STATED EXERCISE: Retype the stretch of material that begins with the line containing "Which does (x=855, y=404)" and ends with the line containing "2.04 metres", including both of those lines and changing nothing.

**** DATA IN THIS EXERCISE

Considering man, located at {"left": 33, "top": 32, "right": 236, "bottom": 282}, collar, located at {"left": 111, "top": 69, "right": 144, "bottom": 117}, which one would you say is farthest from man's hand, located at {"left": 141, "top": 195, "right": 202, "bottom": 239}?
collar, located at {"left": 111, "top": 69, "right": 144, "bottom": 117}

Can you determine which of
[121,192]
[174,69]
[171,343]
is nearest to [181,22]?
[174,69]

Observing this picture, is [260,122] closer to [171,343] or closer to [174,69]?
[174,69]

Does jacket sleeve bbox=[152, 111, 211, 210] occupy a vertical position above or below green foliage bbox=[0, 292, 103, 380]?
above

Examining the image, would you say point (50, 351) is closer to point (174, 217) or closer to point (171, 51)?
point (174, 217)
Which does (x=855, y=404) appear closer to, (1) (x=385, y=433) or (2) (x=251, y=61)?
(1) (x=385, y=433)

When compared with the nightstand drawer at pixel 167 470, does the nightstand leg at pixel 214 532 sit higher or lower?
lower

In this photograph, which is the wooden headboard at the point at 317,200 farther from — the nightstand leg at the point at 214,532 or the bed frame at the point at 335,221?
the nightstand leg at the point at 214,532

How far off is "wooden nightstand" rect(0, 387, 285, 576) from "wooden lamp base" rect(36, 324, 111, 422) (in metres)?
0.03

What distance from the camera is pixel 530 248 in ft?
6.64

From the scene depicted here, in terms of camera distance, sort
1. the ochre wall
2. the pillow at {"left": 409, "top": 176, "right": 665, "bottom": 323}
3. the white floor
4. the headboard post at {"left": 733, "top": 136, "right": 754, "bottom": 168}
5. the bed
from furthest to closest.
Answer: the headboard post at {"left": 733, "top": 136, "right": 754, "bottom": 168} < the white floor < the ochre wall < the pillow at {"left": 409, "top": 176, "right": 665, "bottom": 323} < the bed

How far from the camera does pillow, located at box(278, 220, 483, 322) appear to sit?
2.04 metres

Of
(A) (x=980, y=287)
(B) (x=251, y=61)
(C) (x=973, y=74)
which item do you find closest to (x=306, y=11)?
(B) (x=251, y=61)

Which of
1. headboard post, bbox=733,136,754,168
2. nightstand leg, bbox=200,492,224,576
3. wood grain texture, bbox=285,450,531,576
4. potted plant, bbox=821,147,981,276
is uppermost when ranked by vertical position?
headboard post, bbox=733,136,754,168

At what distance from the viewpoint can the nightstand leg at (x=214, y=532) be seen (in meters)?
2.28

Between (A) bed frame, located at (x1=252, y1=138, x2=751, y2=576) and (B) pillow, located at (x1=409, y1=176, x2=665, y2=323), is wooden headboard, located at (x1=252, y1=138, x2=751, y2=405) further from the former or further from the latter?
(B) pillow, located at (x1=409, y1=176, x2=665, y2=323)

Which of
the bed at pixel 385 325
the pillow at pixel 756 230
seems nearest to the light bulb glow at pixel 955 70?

********
**** DATA IN THIS EXERCISE

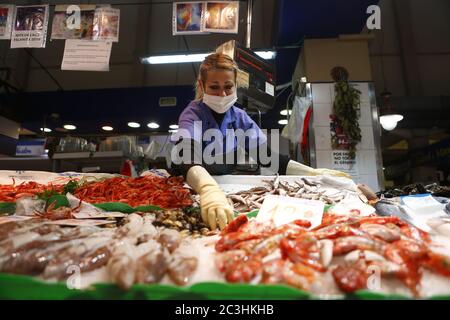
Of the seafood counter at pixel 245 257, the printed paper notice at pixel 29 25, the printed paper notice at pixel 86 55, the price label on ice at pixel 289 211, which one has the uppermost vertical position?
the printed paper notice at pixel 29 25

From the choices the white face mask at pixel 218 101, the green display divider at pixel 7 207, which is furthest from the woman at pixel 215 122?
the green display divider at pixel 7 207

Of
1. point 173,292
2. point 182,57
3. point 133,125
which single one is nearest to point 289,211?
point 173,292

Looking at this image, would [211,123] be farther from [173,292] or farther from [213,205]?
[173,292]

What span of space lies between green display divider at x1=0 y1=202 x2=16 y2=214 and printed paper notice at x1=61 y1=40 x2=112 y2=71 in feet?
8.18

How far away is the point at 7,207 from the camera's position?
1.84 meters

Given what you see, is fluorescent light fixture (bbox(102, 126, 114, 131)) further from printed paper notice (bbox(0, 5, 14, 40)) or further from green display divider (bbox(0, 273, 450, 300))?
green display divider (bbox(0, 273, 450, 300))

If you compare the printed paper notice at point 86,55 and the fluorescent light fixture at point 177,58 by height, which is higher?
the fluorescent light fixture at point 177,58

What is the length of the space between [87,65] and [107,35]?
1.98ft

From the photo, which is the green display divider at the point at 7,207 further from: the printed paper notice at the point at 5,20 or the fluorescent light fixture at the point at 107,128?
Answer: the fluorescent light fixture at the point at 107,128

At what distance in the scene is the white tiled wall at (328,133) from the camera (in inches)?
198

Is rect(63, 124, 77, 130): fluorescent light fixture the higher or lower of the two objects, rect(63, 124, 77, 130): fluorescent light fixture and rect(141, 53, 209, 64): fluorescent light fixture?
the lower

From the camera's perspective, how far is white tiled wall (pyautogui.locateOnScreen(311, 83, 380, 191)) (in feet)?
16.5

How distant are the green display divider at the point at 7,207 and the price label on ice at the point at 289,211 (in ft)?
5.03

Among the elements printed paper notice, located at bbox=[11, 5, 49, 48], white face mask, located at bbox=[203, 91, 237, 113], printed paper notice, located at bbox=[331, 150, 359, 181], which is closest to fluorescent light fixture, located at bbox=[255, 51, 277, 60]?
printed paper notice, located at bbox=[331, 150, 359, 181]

********
**** DATA IN THIS EXERCISE

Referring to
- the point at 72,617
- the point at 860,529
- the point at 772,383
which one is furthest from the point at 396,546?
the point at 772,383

********

EXERCISE OUTPUT:
Which does (x=855, y=404) appear closer to, (1) (x=385, y=433) or (2) (x=251, y=61)?
(1) (x=385, y=433)

When compared with the nightstand drawer at pixel 167 470, does the nightstand leg at pixel 214 532 sit higher or lower?
lower

In this photograph, which is the wooden headboard at the point at 317,200 farther from — the nightstand leg at the point at 214,532 or the bed frame at the point at 335,221?
the nightstand leg at the point at 214,532

How far off is "wooden nightstand" rect(0, 387, 285, 576) from "wooden lamp base" rect(36, 324, 111, 422) (in metres)?
0.03

What distance from the camera is pixel 530 248 in ft?
6.64

From the scene depicted here, in terms of camera distance, sort
1. the ochre wall
2. the pillow at {"left": 409, "top": 176, "right": 665, "bottom": 323}
3. the white floor
4. the headboard post at {"left": 733, "top": 136, "right": 754, "bottom": 168}
5. the bed
from furthest to closest.
Answer: the headboard post at {"left": 733, "top": 136, "right": 754, "bottom": 168} < the white floor < the ochre wall < the pillow at {"left": 409, "top": 176, "right": 665, "bottom": 323} < the bed

How far from the camera does pillow, located at box(278, 220, 483, 322) appear to sit?
2.04 metres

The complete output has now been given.